Del total, 88 % del vino Bonarda se despachó al mercado interno y 12 % se exportó; del total, las ventas de vinos varietales Bonarda puro han aumentado 5,3 % mientras que sus cortes disminuyeron 31,2 % respecto del año anterior.
Cuervo negro
Originaria de la región francesa de Saboya, allí la Bonarda era conocida como Corbeau Noir, o Cuervo Negro, ya que al ser cultivada antiguamente como enredadera en los árboles para darles sostén, los racimos negros que colgaban de las ramas se confundían con cuervos. Hoy, en la Argentina, una de sus grandes fortalezas es su capacidad para adaptarse en distintas zonas y climas.

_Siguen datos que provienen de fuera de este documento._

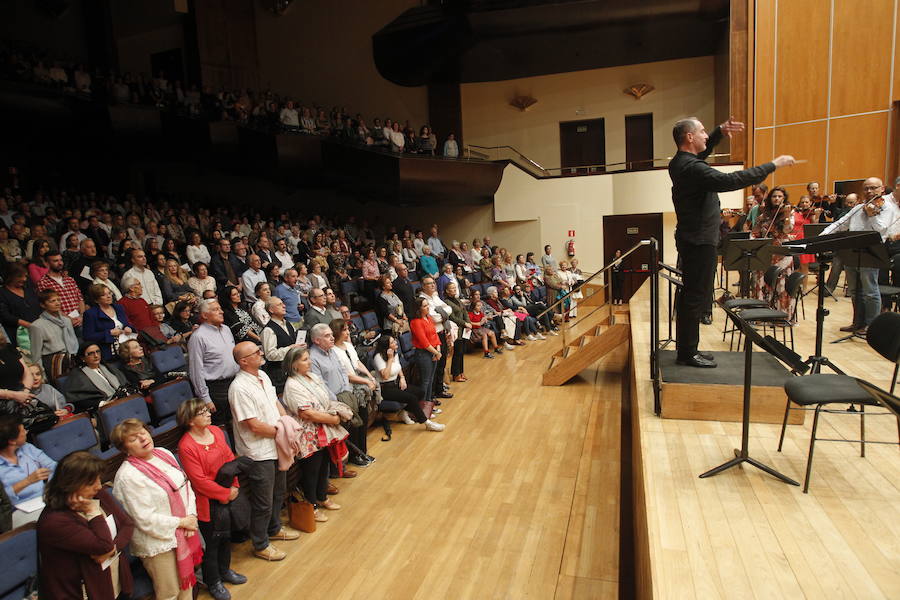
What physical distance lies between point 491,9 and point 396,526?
9.26 metres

“La uva Bonarda puede adaptarse a distintos climas y suelos —comentó Germán Buk, enólogo de Finca Las Moras, que elabora esta cepa en los distintos valles de San Juan—. Con esta variedad, se pueden obtener desde vinos jóvenes, frescos y frutados, hasta vinos concentrados en color, aroma y estructura, los cuales pueden ser diseñados para la guarda, a través de una correcta elaboración y crianza”.
Con distintas actividades y diferentes espacios, la Semana del Bonarda busca descubrir la diversidad de vinos que propone esta variedad y conocer a las bodegas y sus hacedores.
De la iniciativa participan el Plan Bonarda, el Fondo Vitivinícola, la campaña genérica El Vino Nos Une, el Distrito del Vino de CABA, la Cámara Argentina de Vinotecas y Afines, la Asociación Argentina de Sommeliers, la Municipalidad de la Ciudad de Mendoza, la Municipalidad de San Martín y la Corporación Vitivinícola Argentina.